◆ DATA PROVIDED
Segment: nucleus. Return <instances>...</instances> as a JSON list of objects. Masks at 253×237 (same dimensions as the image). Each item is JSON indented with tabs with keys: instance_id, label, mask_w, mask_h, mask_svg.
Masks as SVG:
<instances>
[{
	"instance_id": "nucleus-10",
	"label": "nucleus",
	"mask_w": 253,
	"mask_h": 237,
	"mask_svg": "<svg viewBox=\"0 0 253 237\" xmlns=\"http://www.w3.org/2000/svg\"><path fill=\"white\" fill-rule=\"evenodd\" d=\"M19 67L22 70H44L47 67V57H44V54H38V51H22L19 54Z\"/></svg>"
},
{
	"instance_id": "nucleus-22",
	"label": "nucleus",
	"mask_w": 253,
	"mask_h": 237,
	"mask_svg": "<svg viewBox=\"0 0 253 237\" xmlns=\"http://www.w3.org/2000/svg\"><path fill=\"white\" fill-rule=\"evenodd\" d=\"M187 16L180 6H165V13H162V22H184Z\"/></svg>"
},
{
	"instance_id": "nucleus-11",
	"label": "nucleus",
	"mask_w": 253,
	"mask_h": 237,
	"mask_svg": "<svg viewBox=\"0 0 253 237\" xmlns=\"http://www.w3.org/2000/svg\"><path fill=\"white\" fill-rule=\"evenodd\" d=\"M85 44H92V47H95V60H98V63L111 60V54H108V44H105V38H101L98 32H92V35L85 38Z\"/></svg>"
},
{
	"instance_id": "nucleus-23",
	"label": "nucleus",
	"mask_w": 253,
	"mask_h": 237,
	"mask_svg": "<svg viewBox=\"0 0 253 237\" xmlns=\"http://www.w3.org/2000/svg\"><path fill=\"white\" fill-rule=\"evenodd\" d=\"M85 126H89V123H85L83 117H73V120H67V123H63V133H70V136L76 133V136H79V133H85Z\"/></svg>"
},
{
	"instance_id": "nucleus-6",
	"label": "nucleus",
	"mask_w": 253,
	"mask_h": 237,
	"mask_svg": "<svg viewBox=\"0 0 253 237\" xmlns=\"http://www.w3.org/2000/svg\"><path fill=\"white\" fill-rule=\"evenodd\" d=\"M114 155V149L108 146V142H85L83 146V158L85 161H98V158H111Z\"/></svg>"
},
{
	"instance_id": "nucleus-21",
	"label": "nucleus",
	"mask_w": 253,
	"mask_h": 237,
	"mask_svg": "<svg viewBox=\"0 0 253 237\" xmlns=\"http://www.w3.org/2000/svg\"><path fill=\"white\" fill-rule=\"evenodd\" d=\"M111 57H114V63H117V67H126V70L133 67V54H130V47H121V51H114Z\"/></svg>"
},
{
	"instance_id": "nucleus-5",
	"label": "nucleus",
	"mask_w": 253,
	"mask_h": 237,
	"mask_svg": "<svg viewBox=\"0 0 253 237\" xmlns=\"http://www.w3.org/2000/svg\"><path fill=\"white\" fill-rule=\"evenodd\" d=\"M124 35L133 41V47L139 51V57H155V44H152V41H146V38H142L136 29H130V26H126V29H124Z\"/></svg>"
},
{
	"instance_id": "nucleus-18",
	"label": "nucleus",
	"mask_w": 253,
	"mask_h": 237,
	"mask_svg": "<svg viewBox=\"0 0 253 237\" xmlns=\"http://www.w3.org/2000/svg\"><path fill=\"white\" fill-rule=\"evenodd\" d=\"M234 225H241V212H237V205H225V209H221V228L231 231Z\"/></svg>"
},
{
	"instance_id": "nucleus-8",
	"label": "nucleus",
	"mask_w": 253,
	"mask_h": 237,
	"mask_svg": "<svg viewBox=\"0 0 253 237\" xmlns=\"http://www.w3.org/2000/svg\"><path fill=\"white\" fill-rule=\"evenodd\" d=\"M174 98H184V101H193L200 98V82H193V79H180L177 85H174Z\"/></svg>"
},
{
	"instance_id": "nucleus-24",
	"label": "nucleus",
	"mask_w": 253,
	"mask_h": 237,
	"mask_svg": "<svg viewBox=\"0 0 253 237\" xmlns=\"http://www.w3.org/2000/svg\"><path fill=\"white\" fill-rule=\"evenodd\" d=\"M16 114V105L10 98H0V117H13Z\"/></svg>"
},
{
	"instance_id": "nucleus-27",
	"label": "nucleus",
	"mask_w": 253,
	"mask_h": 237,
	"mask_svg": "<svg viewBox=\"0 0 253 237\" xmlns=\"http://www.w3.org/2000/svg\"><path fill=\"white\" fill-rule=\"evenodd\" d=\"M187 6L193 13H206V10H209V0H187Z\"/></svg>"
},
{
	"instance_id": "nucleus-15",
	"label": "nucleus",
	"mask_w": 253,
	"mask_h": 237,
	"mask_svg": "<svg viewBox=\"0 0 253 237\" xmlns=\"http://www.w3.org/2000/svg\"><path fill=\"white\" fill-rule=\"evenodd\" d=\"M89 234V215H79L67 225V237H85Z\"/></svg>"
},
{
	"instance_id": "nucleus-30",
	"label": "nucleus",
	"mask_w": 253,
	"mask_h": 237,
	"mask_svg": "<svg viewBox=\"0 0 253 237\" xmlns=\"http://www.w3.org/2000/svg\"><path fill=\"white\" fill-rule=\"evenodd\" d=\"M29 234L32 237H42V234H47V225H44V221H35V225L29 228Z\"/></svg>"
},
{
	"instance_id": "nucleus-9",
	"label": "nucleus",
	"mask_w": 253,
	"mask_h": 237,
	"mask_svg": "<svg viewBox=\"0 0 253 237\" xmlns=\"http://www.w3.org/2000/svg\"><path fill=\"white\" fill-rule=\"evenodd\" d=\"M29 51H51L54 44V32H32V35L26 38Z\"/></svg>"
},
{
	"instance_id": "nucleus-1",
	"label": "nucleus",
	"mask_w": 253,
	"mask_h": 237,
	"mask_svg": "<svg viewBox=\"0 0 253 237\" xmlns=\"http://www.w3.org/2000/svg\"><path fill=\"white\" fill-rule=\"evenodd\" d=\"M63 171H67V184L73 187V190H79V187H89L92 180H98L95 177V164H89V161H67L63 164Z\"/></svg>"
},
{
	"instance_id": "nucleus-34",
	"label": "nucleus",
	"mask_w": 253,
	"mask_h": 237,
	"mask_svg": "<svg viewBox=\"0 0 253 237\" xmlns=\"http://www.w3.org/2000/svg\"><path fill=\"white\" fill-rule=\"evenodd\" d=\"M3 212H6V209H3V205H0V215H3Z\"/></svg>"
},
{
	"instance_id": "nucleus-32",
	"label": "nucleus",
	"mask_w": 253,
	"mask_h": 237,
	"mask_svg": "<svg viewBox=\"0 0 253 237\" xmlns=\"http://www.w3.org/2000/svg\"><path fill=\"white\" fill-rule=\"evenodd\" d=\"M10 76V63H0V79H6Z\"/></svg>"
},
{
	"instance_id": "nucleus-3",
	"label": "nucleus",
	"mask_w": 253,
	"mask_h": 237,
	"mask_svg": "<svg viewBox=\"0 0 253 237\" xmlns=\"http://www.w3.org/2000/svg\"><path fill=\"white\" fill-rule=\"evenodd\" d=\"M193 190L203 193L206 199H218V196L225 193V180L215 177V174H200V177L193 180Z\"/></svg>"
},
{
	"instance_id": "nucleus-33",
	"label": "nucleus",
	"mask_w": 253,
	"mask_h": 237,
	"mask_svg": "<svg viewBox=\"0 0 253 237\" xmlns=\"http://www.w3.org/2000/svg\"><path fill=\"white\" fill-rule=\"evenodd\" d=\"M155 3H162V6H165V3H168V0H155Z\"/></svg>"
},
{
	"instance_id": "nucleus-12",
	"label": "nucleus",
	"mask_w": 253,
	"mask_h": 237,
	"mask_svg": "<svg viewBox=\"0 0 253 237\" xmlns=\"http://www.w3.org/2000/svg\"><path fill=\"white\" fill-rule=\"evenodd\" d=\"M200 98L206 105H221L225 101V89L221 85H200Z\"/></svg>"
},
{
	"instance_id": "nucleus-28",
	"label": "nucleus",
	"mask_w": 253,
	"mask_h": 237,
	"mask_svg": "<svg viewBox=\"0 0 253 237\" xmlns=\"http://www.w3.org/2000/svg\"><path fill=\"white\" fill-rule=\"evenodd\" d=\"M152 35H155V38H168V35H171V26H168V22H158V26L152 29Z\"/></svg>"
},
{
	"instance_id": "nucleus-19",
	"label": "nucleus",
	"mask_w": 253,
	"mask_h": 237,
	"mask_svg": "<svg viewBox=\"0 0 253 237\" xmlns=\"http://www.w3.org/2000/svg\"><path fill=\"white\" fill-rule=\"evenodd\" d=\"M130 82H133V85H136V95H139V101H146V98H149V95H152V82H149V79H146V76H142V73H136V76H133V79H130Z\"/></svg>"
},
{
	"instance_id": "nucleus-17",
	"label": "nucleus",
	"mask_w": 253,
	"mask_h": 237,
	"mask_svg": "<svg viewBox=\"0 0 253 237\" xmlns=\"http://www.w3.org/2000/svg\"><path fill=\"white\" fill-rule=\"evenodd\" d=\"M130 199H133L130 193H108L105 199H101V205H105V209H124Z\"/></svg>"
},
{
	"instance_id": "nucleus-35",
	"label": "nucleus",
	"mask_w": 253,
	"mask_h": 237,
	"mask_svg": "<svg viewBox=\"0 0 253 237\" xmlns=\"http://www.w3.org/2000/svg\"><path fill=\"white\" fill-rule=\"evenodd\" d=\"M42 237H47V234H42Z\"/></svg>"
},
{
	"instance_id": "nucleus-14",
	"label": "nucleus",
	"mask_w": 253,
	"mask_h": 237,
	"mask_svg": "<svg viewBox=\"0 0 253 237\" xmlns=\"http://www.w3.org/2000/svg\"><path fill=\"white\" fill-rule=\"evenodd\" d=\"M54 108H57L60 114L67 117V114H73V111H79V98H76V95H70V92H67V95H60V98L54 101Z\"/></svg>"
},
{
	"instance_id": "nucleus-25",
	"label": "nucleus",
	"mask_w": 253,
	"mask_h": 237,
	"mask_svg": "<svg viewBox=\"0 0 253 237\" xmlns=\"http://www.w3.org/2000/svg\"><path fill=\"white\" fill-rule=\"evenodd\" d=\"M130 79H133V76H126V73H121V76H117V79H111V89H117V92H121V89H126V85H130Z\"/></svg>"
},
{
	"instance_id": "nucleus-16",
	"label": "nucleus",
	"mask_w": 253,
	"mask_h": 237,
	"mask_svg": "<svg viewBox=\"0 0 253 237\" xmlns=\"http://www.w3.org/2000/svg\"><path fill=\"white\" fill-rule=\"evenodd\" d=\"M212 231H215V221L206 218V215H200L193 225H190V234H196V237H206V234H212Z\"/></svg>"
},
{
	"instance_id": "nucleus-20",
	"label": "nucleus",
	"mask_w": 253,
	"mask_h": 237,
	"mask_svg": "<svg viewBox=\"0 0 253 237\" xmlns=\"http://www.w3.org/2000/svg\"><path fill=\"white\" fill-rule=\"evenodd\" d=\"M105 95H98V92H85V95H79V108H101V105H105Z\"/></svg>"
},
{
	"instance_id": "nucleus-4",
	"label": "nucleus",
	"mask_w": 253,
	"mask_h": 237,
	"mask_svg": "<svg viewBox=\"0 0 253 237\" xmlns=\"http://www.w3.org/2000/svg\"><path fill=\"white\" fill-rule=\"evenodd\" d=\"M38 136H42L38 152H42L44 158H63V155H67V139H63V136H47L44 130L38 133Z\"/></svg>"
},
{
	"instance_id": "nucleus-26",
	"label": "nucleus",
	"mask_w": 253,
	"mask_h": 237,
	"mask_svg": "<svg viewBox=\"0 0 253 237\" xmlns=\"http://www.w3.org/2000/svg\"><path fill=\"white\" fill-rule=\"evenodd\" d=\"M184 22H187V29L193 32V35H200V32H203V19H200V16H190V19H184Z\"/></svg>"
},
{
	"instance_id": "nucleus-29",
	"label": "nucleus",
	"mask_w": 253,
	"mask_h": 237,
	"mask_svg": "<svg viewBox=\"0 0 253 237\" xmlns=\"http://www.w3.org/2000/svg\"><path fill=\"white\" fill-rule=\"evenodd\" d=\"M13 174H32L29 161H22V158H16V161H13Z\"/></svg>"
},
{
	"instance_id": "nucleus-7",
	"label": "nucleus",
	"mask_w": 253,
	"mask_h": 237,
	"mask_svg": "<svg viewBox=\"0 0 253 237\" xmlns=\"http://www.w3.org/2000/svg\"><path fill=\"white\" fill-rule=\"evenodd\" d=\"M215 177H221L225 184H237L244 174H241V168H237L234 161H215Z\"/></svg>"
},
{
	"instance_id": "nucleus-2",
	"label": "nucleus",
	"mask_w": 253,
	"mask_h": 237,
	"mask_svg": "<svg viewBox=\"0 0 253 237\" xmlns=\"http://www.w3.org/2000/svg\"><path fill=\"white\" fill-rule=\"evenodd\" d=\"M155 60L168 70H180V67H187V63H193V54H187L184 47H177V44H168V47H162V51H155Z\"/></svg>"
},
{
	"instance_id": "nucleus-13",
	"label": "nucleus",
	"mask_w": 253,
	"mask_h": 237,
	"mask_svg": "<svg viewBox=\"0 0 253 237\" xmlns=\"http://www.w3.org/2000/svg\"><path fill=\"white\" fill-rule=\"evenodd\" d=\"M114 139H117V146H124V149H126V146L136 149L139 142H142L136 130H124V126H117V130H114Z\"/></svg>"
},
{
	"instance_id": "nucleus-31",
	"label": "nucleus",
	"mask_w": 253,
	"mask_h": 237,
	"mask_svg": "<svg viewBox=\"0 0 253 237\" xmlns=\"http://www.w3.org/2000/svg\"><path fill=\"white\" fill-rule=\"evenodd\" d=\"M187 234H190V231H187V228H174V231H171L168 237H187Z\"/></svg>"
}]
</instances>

◆ GIVEN PROBLEM
Pull out each line of the data above that contains the string "Masks", and copy each one without changes.

◆ PROBLEM SOLUTION
Segment: nucleus. Return <instances>...</instances> as a JSON list of objects. Masks at 253×237 (same dimensions as the image). Each item is JSON indented with tabs with keys: instance_id, label, mask_w, mask_h, mask_svg.
Masks as SVG:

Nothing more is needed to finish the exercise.